§ TASK LIST
• A. In the article on the mobile Web, how do most mobile users still see their mobile phones, according to the quoted Gartner analyst?
• B. Return the passage of the article on the mobile Web starting with "By Dirk Knemeyer" and going on through "this technology offers.", copied word for word.

++++ PROVIDED PASSAGE

Deconstructing the Mobile Web

By Dirk Knemeyer

Published: May 8, 2006

“The mobile Web is largely overplayed hype—the clumsy extrapolation of the behavior and use of a basic set of interfaces from one environment to another incompatible one.”

The more I think about it, the more convinced I am that the mobile Web is largely overplayed hype—the clumsy extrapolation of the behavior and use of a basic set of interfaces from one environment to another incompatible one. As a result of this broken mental model of mobile computing, we are not taking advantage of the real potential this technology offers.

The genesis of my thesis began innocently enough today, when I was reading Good Morning Silicon Valley and saw this quotation from Gartner analyst Daren Siddall:

“Most mobile users still see their mobile phones primarily as a communication device, although they're beginning to experiment with using their phones to access Internet content. It will take another step for most users to become comfortable with the idea of buying actual products using their phones.”—Daren Siddall

Siddall is identifying a relatively linear continuum of the evolution of mobile device adoption and use:

Communication Tool Web Interface Transactional Device

“The mediocrity of mobile devices as Web interfaces is artificially constraining a more complete lifestyle integration that would allow digital technology to logically replace physical infrastructure.”

His conception is pretty accurate. I also think it encapsulates why more mainstream use of data services on mobile devices is progressing slowly—for example, the adoption of mobile devices for things like making monetary transactions. The mediocrity of mobile devices as Web interfaces is artificially constraining a more complete lifestyle integration that would allow digital technology to logically replace physical infrastructure.

++++++++
++++ INPUT DATA

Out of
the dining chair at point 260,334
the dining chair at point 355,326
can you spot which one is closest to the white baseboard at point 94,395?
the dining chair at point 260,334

++++++++

§ SOLUTION LIST
• A. Primarily as a communication device.

• B.
By Dirk Knemeyer

Published: May 8, 2006

“The mobile Web is largely overplayed hype—the clumsy extrapolation of the behavior and use of a basic set of interfaces from one environment to another incompatible one.”

The more I think about it, the more convinced I am that the mobile Web is largely overplayed hype—the clumsy extrapolation of the behavior and use of a basic set of interfaces from one environment to another incompatible one. As a result of this broken mental model of mobile computing, we are not taking advantage of the real potential this technology offers.